I'm running a home server on my old laptop (atom cpu).

I installed ubuntu 12.04 server edition, but I also installed ubuntu-desktop. So, when I turn it on, ubuntu desktop is shown.

I sometimes use GUI, but I want to turn the ubuntu-desktop (gnome-desktop) off when I don't use it.

I think I can save resources by turning off the GUI. It's necessary since my laptop's performance is not very good and it often becomes very hot.

I guess I can run ubuntu-desktop on my terminal with "startx" command. But, I don't know how to turn the X window off for a moment.

Anybody have an idea?

Thanks in advance.

--- Following is written after I chose the answer.

$ sudo stop lightdm 
lightdm stop/waiting

with this command, I can turn off the x window. But, I can't get tty1 on my laptop.

I put that command from outside with ssh connection.

And, I can turn the x window on outside.

X: user not authorized to run the X server, aborting.
xinit: server error

But, I can get it back with start lightdm command.

$ sudo start lightdm 
lightdm start/running, process 5673

I'm not sure this is good or not.

And I don't know I can save my resources when I stop lightdm.

  • You can get back to tty1 on the console of the system with Ctrl+Alt+F1. Switch back to the tty7 (where X usually runs) with Ctrl+Alt+F7. Jul 3, 2012 at 14:12

4 Answers 4


To control the X environment, use sudo service gdm stop and sudo service gdm start once the system has booted up. To make permanent changes, you need to update the runlevel at which ubuntu auto-starts gdm (Gnome Desktop Manager), and set it to not start on boot up.
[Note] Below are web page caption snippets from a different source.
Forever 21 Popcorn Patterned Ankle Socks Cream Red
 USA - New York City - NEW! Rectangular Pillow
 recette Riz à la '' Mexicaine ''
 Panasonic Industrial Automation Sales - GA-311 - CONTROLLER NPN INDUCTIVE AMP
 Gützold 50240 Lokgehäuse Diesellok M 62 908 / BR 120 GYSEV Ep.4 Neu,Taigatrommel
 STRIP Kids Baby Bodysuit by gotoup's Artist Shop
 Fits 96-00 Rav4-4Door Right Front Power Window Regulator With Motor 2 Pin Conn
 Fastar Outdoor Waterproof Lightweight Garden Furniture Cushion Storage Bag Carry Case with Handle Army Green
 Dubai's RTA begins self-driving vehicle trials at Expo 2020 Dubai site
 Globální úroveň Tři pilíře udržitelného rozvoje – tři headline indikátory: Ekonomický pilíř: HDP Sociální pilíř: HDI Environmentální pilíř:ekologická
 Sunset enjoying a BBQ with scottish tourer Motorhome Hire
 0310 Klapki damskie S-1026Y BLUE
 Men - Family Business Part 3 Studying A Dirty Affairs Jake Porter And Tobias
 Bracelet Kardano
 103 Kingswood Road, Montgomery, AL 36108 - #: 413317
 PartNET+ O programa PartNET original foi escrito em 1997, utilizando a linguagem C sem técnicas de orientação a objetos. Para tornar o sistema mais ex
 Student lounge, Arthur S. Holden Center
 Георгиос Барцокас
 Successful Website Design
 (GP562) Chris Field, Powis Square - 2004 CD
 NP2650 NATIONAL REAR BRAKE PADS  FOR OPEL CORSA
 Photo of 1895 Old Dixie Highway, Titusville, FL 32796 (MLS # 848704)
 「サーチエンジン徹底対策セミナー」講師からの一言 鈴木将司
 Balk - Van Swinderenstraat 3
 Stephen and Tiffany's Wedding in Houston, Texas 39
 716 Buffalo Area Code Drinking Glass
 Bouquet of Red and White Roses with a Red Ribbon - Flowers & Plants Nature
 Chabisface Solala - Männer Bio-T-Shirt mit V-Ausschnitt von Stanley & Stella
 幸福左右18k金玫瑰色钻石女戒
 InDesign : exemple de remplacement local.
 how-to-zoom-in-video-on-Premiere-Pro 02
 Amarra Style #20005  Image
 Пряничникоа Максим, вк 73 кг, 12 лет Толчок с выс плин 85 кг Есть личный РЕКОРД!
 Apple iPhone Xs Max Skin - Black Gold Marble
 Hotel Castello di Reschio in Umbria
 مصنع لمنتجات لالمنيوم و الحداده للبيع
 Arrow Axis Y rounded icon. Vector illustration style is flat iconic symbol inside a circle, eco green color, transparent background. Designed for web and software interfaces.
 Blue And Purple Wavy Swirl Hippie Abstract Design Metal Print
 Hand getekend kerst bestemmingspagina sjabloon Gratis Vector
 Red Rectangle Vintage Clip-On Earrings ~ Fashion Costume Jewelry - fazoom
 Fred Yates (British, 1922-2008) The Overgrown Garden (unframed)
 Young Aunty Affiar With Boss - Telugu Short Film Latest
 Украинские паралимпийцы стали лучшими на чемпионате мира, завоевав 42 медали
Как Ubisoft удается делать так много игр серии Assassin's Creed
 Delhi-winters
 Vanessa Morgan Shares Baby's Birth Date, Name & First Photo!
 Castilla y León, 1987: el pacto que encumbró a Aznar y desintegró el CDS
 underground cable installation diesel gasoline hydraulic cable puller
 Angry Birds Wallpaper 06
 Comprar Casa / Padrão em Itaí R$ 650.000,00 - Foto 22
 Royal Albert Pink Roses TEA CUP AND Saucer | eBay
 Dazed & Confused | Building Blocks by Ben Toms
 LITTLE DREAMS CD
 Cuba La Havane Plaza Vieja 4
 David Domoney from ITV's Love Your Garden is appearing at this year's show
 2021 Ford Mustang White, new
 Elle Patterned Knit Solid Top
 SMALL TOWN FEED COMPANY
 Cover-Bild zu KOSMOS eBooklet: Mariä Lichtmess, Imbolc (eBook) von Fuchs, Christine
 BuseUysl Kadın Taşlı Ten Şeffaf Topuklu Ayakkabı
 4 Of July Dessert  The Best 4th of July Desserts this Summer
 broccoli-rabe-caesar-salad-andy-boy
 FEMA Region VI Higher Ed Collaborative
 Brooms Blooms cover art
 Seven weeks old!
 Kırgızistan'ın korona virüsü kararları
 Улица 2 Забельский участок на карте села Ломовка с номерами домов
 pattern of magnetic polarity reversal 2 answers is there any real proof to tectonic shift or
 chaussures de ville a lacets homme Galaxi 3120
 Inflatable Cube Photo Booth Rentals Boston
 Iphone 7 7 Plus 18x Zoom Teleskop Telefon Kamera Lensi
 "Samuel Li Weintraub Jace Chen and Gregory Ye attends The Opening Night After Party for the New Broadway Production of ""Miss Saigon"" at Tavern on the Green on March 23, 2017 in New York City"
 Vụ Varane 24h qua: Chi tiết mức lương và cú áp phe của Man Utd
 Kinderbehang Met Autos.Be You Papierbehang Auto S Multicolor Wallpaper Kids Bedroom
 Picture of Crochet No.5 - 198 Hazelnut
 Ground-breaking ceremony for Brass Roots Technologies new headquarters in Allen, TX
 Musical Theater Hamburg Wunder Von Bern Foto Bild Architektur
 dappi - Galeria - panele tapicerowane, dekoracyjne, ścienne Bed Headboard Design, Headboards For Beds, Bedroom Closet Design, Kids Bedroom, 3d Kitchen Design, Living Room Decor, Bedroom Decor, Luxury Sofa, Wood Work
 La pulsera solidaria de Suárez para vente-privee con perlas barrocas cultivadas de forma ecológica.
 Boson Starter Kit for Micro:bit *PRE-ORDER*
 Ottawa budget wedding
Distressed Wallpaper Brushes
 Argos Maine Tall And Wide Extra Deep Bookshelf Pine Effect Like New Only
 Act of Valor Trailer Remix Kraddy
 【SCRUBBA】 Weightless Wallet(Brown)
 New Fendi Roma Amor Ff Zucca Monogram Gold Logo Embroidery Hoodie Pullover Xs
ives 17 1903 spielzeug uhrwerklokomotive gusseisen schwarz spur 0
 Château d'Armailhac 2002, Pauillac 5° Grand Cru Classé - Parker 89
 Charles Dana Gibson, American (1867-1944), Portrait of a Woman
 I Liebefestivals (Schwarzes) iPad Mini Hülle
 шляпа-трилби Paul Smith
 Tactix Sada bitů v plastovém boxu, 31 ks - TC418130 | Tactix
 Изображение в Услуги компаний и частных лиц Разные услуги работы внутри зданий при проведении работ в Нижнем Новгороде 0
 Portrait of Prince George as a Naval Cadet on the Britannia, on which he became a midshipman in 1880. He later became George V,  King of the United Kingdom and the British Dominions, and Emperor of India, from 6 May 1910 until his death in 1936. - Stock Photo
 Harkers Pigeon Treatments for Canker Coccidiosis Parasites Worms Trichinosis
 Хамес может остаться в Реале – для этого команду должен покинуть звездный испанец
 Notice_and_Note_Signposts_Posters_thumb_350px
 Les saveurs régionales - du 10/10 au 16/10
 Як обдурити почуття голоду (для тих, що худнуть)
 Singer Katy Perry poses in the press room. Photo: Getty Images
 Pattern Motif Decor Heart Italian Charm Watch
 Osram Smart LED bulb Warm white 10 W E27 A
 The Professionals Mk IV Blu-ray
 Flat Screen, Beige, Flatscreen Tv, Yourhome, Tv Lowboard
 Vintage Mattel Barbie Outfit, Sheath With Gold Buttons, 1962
You should be able to run these commands from an SSH shell remotely.

  • as SystemV was replaced by upstart a while ago, the concept of runlevels is no longer valid on the last few Ubuntu versions (see also this issue at AskUbuntu.com).
    – Izzy
    Jul 2, 2012 at 14:41
  • @Izzy Argh, I feel old now :< Jul 2, 2012 at 15:31
  • @Darth_Android: Don't worry. Took me a while to get used to as well. To be honest: It took until a few days ago when I was trying to deactivate some unused services myself that I found out :D
    – Izzy
    Jul 2, 2012 at 15:37
  • For me, I want to do it manually. So, I chose this first answer. Thank you all for other answers, too. In fact, I should do sudo stop lightdm. I can find the way by the keywords from your answers.
    – 19 Lee
    Jul 2, 2012 at 16:43

I've tried other options with newer version of Ubuntu (Ubuntu 18.04.1 LTS) and they didn't work. What did the trick for me was the following command:

systemctl set-default multi-user.target

Reboot and it will show only the console.

You can revert it running:

systemctl set-default graphical.target

And reboot again.

  • A piece of explanation would make the answer better. What does the command really do? Why did it help? Are there side effects? Sep 12, 2018 at 8:18
  • 1
    This command modifies systemd configuration. systemd is the program that controls the startup process of newer versions of Ubuntu. Setting the multi-user target rather than the graphical one prevents a graphical boot. This is a good clean way to achieve the result desired by the questioner. Jan 22, 2019 at 8:40
  • How do you undo this command once you run it? Mar 19, 2020 at 20:06

I'm currently not at my Ubuntu machine, but am writing "AFAIR":

check the /etc/init directory, where you should find a file named gdm.conf (which is used to handle the gdm service). If that's there (i.e. I remember it correctly), just type the following in a shell:

sudo echo "manual">/etc/init/gdm.override
sudo service gdm stop

Now you've stopped the gdm (Gnome Display Manager) and thus X -- after you told Upstart this service should be handled manually. So it will no longer start automatically; but if you need it, you can simply issue an sudo service gdm start to bring it up again.

  1. Disable gdm at boot:

    sudo dpkg-divert --rename --add /etc/init/gdm.conf
  2. Authorize users to start X:

    echo "allowed_users=console" | sudo tee -a /etc/X11/Xwrapper.config 
  3. Automatically start X after login on tty1:

    In your .profile or .bash_profile, add:

    if [ -z "$DISPLAY" ] && [ $(tty) = /dev/tty1 ]; then 

    Logging in other tty will not start gdm or X.